> [Goal]
Express the entries from the line containing "In the photographed" through the last entry as a two-column CSV with the header entry_text,answer. Give one row per entry, with its text and its answer each in a single quoted field and line breaks replaced by spaces.

=== Extracted information ===

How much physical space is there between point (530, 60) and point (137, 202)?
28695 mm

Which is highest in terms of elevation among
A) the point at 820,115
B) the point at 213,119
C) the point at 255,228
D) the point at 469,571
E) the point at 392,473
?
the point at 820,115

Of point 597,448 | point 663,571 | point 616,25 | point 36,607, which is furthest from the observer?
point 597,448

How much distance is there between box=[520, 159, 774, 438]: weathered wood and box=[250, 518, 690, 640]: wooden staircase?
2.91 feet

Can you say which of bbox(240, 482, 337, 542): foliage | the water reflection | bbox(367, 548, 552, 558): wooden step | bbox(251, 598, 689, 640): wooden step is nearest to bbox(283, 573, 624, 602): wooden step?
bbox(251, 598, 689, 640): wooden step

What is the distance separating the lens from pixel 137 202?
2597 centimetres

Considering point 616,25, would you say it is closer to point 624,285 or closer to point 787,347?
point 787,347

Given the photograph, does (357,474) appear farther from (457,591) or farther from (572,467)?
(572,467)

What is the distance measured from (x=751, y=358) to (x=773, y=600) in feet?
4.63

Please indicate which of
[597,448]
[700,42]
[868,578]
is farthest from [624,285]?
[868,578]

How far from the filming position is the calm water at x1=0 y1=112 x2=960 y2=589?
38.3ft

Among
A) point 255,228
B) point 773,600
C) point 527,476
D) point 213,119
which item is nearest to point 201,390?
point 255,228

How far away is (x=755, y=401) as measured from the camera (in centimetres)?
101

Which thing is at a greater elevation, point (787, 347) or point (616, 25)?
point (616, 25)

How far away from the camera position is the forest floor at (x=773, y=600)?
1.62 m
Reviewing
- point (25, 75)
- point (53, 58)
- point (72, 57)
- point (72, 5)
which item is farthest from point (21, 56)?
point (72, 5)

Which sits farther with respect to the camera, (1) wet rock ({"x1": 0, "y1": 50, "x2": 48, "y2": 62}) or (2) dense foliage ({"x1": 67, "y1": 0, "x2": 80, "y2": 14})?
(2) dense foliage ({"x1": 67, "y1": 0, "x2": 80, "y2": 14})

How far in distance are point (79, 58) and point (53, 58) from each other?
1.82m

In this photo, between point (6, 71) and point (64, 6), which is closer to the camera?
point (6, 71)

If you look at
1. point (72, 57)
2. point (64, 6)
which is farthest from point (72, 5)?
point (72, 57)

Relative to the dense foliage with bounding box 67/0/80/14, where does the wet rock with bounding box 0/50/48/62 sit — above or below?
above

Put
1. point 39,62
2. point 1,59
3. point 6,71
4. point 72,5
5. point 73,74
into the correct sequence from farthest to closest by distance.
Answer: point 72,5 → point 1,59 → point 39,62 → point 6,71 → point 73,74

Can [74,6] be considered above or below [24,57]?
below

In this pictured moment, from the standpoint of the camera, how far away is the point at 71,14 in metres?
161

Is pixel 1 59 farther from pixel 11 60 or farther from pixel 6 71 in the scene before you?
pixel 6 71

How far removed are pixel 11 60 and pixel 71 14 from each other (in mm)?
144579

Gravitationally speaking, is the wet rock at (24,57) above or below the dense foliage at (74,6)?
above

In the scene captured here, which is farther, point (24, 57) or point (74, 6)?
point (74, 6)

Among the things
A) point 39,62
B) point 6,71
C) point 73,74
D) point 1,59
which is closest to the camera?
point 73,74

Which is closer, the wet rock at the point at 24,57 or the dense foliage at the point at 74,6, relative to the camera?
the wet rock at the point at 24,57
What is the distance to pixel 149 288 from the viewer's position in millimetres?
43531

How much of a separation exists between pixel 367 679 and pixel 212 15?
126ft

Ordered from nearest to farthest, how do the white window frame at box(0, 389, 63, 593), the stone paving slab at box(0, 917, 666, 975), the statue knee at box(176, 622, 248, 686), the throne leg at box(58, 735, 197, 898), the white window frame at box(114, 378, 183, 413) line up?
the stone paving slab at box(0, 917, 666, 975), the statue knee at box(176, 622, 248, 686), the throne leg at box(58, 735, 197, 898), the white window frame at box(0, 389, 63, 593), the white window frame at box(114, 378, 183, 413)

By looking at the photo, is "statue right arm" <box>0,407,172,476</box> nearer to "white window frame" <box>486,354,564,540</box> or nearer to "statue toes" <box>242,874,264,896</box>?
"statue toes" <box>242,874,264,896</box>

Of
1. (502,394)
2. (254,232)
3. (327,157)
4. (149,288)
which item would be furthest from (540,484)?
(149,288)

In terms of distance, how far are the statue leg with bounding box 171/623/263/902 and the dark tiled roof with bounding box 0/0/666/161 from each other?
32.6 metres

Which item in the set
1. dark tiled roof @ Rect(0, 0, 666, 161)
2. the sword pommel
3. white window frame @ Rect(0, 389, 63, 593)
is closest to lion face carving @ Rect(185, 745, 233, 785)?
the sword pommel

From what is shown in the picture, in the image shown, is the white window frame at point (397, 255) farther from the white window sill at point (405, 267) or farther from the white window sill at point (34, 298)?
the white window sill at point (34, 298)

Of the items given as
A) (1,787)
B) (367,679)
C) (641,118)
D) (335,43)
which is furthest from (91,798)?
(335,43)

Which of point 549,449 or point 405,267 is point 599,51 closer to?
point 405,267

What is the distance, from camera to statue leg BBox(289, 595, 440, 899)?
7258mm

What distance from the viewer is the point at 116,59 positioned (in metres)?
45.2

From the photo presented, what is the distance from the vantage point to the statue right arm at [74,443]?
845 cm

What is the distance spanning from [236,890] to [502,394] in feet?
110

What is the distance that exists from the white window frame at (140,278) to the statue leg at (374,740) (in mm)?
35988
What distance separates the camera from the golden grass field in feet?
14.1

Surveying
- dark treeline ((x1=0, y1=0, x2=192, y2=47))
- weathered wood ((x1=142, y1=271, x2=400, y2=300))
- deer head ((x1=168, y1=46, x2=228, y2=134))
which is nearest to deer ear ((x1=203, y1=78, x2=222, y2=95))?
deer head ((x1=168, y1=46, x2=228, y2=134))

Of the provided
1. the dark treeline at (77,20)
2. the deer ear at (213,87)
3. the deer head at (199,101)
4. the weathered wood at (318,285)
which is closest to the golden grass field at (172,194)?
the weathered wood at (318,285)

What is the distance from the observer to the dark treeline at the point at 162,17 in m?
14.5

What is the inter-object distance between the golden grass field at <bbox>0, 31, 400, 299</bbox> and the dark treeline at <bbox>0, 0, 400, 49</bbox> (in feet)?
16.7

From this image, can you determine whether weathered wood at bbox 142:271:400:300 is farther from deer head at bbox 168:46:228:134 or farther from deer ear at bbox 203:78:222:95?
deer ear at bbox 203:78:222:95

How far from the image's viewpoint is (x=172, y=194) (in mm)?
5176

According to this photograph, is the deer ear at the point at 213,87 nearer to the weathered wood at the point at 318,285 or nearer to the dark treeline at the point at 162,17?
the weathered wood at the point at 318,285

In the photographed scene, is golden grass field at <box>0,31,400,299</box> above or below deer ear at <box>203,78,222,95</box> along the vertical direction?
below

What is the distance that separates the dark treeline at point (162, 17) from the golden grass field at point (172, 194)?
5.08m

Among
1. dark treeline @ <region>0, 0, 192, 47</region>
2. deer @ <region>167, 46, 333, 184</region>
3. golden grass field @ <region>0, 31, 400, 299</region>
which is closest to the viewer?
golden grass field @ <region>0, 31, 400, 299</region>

===

> [Result below]
entry_text,answer
"In the photographed scene, is golden grass field at <box>0,31,400,299</box> above or below deer ear at <box>203,78,222,95</box> along the vertical direction?","below"
"What is the distance that separates the dark treeline at point (162, 17) from the golden grass field at point (172, 194)?","5.08m"
"Among 1. dark treeline @ <region>0, 0, 192, 47</region> 2. deer @ <region>167, 46, 333, 184</region> 3. golden grass field @ <region>0, 31, 400, 299</region> which is closest to the viewer?","golden grass field @ <region>0, 31, 400, 299</region>"